▽
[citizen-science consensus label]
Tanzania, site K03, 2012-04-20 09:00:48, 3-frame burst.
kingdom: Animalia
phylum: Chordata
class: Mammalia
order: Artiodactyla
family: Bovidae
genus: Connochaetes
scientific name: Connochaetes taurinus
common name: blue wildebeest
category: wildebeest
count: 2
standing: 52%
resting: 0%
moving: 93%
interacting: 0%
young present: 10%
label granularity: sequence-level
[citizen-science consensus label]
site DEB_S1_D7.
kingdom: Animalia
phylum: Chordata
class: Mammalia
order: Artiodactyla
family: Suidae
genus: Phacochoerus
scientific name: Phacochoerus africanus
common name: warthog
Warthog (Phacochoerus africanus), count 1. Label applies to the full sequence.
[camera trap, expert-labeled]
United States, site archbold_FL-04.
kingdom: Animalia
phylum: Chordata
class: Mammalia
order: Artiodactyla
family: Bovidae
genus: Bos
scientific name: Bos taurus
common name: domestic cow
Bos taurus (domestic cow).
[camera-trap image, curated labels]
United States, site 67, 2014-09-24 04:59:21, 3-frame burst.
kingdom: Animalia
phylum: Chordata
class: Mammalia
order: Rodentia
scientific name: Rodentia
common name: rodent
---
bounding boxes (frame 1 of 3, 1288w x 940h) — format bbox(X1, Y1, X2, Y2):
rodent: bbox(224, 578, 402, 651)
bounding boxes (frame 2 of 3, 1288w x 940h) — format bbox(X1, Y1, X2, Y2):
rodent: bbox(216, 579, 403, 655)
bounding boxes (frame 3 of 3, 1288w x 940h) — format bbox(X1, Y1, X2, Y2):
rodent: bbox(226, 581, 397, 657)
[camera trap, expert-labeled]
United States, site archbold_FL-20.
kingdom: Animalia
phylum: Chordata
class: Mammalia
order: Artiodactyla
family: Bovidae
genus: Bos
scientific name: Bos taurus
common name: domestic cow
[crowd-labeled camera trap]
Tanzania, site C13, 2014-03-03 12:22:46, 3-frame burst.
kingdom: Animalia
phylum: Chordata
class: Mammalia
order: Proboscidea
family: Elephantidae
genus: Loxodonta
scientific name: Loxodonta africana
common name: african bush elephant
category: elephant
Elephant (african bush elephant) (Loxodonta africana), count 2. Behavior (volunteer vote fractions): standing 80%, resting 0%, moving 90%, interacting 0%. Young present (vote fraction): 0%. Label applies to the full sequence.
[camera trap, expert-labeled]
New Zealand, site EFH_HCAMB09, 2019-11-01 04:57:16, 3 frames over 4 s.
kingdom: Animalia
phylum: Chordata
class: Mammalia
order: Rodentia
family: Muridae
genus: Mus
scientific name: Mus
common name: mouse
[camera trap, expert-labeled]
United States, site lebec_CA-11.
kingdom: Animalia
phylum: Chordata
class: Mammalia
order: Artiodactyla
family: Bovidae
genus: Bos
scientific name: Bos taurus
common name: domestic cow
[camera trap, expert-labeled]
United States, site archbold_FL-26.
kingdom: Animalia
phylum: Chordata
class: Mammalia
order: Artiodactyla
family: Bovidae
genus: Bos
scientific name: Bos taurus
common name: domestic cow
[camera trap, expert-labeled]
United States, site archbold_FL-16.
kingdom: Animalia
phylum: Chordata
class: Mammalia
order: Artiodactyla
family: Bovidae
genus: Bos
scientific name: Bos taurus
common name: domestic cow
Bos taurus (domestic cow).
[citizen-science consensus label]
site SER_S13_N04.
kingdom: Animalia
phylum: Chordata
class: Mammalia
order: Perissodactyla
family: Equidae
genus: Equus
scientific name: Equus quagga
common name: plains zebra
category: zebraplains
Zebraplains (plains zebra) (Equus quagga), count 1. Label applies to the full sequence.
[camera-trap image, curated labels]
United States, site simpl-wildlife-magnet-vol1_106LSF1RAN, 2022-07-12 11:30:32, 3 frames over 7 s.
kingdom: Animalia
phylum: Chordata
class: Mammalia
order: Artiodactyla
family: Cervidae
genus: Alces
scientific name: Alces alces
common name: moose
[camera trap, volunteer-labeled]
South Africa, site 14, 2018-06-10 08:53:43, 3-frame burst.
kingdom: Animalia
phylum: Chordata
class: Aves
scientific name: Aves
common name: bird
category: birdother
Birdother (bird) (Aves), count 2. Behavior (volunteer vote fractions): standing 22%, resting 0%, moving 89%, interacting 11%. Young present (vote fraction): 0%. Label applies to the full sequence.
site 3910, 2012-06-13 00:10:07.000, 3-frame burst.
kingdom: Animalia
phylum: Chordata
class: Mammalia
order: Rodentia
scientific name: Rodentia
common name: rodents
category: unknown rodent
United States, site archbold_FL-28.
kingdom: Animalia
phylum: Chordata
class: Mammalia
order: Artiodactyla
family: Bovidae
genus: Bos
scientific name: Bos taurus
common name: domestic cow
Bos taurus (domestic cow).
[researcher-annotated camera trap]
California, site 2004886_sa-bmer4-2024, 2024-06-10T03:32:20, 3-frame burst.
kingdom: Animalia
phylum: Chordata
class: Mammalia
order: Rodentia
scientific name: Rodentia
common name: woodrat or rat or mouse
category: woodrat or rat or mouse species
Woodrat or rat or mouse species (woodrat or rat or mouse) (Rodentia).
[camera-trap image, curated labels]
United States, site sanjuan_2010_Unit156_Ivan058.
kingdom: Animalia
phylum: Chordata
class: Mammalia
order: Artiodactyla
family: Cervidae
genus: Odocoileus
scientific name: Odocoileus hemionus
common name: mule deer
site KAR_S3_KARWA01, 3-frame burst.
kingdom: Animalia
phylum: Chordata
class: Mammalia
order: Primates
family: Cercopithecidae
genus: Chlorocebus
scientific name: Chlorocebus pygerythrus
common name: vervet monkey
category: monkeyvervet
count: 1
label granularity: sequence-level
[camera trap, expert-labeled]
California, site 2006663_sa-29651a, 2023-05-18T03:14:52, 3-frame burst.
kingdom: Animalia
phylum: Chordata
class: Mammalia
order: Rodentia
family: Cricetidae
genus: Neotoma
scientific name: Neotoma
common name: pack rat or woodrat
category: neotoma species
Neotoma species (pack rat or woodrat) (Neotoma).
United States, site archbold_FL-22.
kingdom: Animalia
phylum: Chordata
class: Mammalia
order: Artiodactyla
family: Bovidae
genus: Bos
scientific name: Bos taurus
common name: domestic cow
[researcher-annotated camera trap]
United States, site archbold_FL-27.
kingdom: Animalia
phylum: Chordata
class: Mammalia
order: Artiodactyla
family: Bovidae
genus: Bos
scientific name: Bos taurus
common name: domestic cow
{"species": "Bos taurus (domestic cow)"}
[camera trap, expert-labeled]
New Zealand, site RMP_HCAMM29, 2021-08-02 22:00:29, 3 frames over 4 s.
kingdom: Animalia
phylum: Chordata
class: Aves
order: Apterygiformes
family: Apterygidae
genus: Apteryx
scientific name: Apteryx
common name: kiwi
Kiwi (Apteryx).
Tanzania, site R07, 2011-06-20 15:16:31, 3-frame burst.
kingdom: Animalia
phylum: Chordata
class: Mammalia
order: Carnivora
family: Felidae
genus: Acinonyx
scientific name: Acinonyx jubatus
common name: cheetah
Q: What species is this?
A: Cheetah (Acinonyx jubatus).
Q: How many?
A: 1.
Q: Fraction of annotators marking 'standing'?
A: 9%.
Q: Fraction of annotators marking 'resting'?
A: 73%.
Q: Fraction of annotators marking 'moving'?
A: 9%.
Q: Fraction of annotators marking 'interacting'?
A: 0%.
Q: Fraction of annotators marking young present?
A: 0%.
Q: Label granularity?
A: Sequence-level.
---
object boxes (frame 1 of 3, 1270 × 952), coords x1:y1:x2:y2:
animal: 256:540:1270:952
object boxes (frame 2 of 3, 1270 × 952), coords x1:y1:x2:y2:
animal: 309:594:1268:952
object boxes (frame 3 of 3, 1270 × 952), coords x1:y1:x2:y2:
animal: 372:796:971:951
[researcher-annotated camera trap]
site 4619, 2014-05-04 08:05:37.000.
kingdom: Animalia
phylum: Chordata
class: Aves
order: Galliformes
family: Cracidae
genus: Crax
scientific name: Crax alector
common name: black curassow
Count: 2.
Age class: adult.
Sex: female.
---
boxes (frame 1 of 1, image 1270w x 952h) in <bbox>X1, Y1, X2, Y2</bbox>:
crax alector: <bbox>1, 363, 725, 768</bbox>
△
Task description:
Wherever the string "frames" occurs in the records above, copy that line.

Exercise answer:
New Zealand, site EFH_HCAMB09, 2019-11-01 04:57:16, 3 frames over 4 s.
United States, site simpl-wildlife-magnet-vol1_106LSF1RAN, 2022-07-12 11:30:32, 3 frames over 7 s.
New Zealand, site RMP_HCAMM29, 2021-08-02 22:00:29, 3 frames over 4 s.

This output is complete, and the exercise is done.